Foreign investors are selling Asian emerging market assets at the fastest pace since China devalued its currency

Photo: Matt Cardy/Getty Images

Foreign investors are selling out of Asian emerging markets at the fastest pace seen since August last year.

That was when China rattled financial markets by suddenly deciding to weaken its currency, sparking a wave of volatility not seen since the European debt crisis.

Perhaps it’s a precursor to what lies ahead?

According to research from ANZ Bank, net outflows from stocks and bonds, excluding China, totalled $US6.6b billion in October with sales of bonds accounting for the bulk of that at $US5.1 billion.

For China specifically, ANZ notes that bond inflows, at $US3.1 billion, remained strong, albeit well off the levels seen in the previous two months ahead of the yuan’s inclusion in the IMF’s special drawing right (SRD) basket.

This chart from ANZ shows the scale of the selling seen last month, excluding the inflows seen into China:

And it wasn’t just because of heightened uncertainty due to the US federal election.

“While US election-related uncertainty contributed partly to the outflows, we do not think it was the main driving force,” said Khoon Goh, head of Asia research at ANZ.

“In our view, the increased expectations of a December rate hike from the US Federal Reserve and the rise in bond yields in major developed markets were the bigger drivers.”

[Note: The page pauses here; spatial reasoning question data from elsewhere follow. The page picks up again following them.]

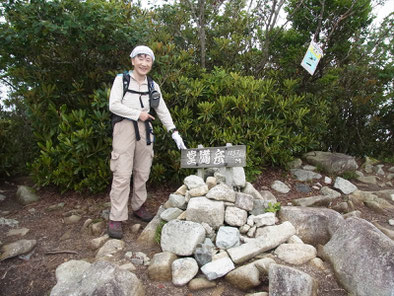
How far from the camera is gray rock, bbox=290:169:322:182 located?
18.5 ft

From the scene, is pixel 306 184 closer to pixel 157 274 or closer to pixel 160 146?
pixel 160 146

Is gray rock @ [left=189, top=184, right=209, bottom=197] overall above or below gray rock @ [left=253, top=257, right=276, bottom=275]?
above

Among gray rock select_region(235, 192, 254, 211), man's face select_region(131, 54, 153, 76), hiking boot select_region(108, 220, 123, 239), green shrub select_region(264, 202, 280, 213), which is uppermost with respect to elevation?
man's face select_region(131, 54, 153, 76)

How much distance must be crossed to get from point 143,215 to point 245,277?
6.07 ft

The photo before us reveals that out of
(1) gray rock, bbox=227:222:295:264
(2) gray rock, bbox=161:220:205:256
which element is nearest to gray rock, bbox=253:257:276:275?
(1) gray rock, bbox=227:222:295:264

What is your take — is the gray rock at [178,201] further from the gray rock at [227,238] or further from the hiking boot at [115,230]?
the hiking boot at [115,230]

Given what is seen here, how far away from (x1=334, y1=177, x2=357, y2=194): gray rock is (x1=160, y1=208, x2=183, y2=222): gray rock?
3343mm

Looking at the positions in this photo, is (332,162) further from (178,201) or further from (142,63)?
(142,63)

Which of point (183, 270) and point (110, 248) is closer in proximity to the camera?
point (183, 270)

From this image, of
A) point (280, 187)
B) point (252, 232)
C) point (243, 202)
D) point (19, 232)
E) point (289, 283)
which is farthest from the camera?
point (280, 187)

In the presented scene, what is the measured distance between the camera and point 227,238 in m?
3.22

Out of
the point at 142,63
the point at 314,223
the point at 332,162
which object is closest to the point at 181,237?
the point at 314,223

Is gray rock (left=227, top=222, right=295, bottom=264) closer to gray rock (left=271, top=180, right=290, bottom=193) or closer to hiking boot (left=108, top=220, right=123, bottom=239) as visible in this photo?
hiking boot (left=108, top=220, right=123, bottom=239)

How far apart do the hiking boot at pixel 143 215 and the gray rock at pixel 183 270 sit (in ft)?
4.01
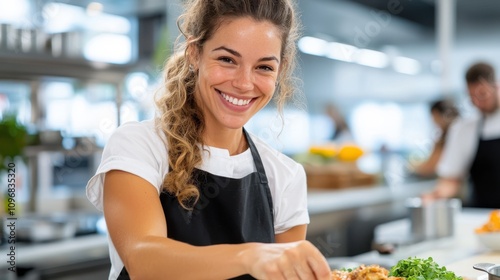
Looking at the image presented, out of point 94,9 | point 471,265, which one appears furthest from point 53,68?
point 471,265

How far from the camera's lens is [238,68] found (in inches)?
54.7

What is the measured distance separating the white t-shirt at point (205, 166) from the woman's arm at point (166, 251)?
44 millimetres

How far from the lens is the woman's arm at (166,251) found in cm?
106

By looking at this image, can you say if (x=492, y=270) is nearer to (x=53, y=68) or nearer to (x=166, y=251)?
(x=166, y=251)

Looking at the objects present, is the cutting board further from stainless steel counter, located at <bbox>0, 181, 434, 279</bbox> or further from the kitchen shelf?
the kitchen shelf

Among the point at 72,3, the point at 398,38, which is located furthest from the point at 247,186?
the point at 398,38

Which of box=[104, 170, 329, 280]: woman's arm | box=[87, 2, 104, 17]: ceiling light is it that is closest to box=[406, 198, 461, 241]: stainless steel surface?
box=[104, 170, 329, 280]: woman's arm

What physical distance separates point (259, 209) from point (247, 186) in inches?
2.9

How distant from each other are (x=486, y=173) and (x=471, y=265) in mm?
2334

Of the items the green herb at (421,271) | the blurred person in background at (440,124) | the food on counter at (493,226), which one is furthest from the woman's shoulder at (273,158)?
the blurred person in background at (440,124)

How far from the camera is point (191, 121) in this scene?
1548mm

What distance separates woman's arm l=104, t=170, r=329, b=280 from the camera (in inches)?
41.6

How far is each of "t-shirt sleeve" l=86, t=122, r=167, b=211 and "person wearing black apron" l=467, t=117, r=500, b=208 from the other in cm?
311

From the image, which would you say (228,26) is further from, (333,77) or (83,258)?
(333,77)
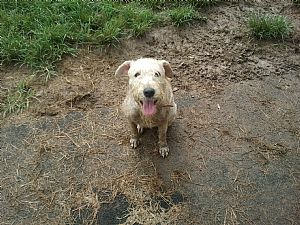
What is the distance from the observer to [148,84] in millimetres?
3367

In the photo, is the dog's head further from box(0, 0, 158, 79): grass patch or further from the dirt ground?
box(0, 0, 158, 79): grass patch

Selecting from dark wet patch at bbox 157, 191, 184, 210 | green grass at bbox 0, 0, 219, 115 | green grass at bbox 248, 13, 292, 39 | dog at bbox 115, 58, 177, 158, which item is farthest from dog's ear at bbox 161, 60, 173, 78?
green grass at bbox 248, 13, 292, 39

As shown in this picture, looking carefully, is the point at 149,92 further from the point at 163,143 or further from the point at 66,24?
the point at 66,24

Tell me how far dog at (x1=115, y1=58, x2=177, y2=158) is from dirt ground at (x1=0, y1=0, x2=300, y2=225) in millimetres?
470

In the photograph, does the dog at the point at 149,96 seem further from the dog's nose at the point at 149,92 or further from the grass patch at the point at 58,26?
the grass patch at the point at 58,26

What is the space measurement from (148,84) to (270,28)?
3187mm

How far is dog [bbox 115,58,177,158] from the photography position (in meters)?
3.39

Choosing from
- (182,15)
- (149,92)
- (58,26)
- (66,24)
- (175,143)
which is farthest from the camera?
(182,15)

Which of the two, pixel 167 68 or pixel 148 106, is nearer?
pixel 148 106

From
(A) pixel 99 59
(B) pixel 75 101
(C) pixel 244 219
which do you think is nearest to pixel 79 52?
(A) pixel 99 59

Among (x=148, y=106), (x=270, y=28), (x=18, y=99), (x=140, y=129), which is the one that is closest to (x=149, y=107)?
(x=148, y=106)

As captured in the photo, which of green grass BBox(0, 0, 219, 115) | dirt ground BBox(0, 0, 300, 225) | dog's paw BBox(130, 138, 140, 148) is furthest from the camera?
green grass BBox(0, 0, 219, 115)

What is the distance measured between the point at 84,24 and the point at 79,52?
0.54 metres

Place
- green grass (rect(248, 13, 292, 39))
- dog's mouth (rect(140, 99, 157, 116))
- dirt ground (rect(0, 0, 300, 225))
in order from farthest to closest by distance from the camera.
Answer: green grass (rect(248, 13, 292, 39)) < dirt ground (rect(0, 0, 300, 225)) < dog's mouth (rect(140, 99, 157, 116))
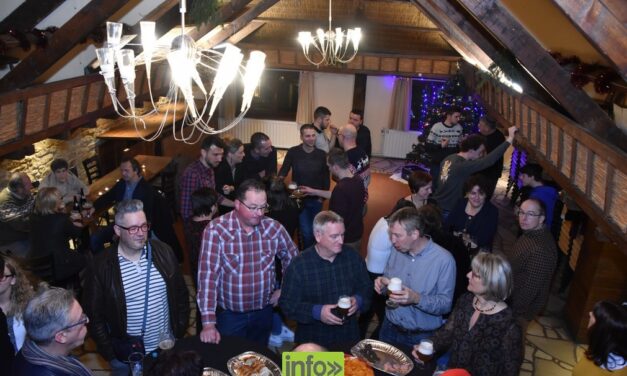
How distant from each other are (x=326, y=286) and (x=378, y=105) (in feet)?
31.0

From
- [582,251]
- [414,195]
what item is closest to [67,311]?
[414,195]

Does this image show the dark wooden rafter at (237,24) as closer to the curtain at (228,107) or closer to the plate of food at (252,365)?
the curtain at (228,107)

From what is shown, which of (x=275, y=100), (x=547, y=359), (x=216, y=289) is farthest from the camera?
(x=275, y=100)

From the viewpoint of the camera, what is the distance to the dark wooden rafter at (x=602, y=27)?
2.11 m

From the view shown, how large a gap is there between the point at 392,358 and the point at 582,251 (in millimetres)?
3320

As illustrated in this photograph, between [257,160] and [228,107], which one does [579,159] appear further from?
[228,107]

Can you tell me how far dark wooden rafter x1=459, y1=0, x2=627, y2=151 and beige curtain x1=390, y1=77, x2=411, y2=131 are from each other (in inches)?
311

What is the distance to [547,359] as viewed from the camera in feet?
14.5

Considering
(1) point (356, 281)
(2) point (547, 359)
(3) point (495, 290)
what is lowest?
(2) point (547, 359)

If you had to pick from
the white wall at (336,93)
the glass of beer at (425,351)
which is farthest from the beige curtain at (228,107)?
the glass of beer at (425,351)

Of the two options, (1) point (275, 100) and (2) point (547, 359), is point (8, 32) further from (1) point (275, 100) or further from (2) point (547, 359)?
(1) point (275, 100)

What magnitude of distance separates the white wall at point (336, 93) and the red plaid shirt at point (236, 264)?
29.1 ft

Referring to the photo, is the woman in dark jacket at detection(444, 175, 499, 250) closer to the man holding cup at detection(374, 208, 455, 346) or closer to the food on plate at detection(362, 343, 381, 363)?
the man holding cup at detection(374, 208, 455, 346)

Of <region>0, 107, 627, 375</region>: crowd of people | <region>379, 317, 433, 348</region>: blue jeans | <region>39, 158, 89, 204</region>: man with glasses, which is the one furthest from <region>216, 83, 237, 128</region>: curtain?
<region>379, 317, 433, 348</region>: blue jeans
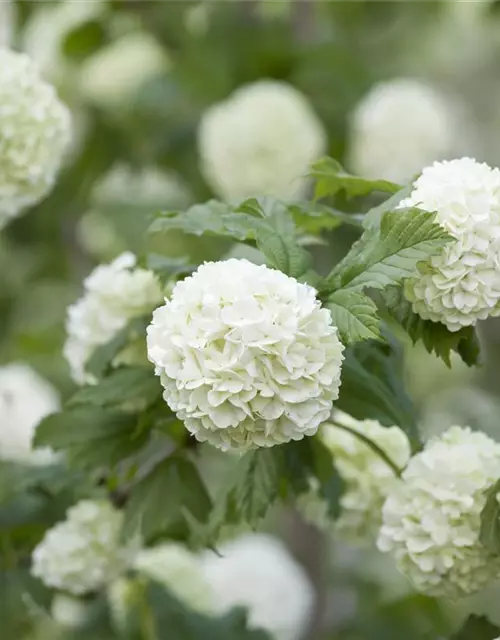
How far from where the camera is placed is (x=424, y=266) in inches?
28.1

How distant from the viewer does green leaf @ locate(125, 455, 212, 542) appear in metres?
0.92

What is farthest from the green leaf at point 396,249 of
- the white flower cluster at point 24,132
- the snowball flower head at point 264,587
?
the snowball flower head at point 264,587

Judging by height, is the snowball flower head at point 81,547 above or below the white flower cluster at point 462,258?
below

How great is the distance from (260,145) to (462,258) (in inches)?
40.1

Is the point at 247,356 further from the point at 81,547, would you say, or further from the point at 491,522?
the point at 81,547

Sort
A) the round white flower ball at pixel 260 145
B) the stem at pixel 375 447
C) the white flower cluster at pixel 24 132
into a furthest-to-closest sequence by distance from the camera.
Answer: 1. the round white flower ball at pixel 260 145
2. the white flower cluster at pixel 24 132
3. the stem at pixel 375 447

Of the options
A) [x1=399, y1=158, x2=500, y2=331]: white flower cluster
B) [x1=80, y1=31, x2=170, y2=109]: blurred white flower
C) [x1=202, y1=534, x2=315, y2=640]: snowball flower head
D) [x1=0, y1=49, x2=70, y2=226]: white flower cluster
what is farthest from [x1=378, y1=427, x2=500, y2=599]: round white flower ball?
[x1=80, y1=31, x2=170, y2=109]: blurred white flower

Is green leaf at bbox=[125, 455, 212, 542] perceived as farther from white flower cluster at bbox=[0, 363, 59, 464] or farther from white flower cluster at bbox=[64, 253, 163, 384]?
white flower cluster at bbox=[0, 363, 59, 464]

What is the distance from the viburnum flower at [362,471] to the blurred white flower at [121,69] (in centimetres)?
110

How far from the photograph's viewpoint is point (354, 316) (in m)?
0.68

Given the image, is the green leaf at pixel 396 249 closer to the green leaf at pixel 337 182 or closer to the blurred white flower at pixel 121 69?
the green leaf at pixel 337 182

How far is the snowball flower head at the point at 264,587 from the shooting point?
1.50 metres

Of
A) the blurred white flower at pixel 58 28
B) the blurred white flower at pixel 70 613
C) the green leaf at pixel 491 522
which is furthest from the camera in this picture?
the blurred white flower at pixel 58 28

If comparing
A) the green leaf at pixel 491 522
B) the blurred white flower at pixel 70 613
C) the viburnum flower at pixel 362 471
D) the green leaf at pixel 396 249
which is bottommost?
the blurred white flower at pixel 70 613
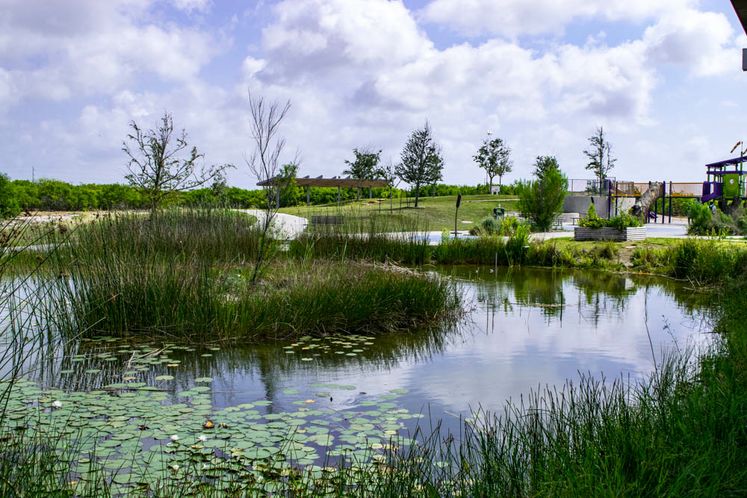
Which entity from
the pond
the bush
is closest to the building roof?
the pond

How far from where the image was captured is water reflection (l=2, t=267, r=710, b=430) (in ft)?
15.8

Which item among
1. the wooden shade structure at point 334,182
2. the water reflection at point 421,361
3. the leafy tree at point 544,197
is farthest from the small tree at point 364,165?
the water reflection at point 421,361

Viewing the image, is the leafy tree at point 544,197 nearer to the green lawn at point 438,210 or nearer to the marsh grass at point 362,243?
the green lawn at point 438,210

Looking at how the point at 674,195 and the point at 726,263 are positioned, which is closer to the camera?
the point at 726,263

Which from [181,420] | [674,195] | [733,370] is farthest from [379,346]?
[674,195]

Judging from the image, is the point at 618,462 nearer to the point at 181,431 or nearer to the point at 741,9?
the point at 181,431

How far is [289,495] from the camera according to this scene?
115 inches

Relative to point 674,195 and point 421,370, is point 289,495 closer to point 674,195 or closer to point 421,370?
point 421,370

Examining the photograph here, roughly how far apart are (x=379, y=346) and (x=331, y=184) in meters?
24.7

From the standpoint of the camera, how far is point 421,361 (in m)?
5.93

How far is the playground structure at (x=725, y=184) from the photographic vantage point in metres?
21.3

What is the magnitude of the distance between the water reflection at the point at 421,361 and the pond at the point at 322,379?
14 millimetres

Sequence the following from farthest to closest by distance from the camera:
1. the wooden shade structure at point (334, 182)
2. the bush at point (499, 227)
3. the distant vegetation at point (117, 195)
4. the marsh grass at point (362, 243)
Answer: the wooden shade structure at point (334, 182), the bush at point (499, 227), the distant vegetation at point (117, 195), the marsh grass at point (362, 243)

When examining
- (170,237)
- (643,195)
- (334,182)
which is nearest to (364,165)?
(334,182)
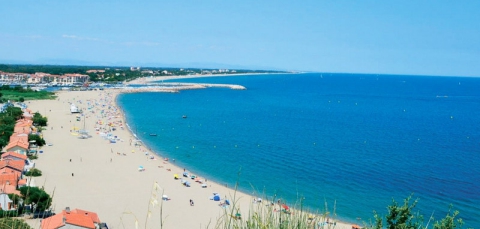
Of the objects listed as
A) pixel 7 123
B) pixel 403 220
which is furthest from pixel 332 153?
pixel 7 123

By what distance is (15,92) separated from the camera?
225 feet

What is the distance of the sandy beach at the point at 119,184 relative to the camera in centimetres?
1809

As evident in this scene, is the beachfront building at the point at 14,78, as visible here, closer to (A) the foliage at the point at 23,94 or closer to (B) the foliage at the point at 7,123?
(A) the foliage at the point at 23,94

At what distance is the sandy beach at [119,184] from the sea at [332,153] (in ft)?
7.77

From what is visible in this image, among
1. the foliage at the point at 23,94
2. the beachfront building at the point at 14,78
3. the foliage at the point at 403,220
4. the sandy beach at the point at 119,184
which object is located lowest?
the sandy beach at the point at 119,184

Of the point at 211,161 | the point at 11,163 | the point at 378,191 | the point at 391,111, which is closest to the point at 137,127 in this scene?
the point at 211,161

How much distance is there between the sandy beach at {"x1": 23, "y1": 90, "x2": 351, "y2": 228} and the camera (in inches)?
712

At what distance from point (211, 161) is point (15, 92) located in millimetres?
53183

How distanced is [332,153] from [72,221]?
80.4 feet

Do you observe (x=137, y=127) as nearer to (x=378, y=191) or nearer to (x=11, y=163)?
(x=11, y=163)

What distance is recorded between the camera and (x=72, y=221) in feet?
44.9

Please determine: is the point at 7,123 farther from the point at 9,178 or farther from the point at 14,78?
the point at 14,78

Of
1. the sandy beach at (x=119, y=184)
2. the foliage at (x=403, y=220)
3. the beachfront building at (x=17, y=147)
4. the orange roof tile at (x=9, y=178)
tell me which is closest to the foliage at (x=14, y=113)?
the sandy beach at (x=119, y=184)

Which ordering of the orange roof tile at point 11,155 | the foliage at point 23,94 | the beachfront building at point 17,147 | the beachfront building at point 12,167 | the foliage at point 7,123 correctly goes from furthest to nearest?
the foliage at point 23,94 → the foliage at point 7,123 → the beachfront building at point 17,147 → the orange roof tile at point 11,155 → the beachfront building at point 12,167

This, in turn, helped to boost the US dollar, attracting inflows as expectations for higher US interest rates, along with the perceived likelihood of Hillary Clinton winning the US election.

As seen in the chart below, also from ANZ, there is a clear relationship between movements in the US dollar against Asian emerging market currencies and capital flows in and out of of the region.

Somewhat ominously, Goh says that portfolio flows into the region look set to stay volatile even if Hillary Clinton takes the presidency “as market focus will quickly turn to the US monetary policy outlook”.

One only has to look back to late last year, when the US Fed lifted interest rates for the first time in nearly a decade, to see what could potentially happen.

Then, like now, a rate hike in December was widely expected, and it still led to a tumultuous period for both emerging and developed markets.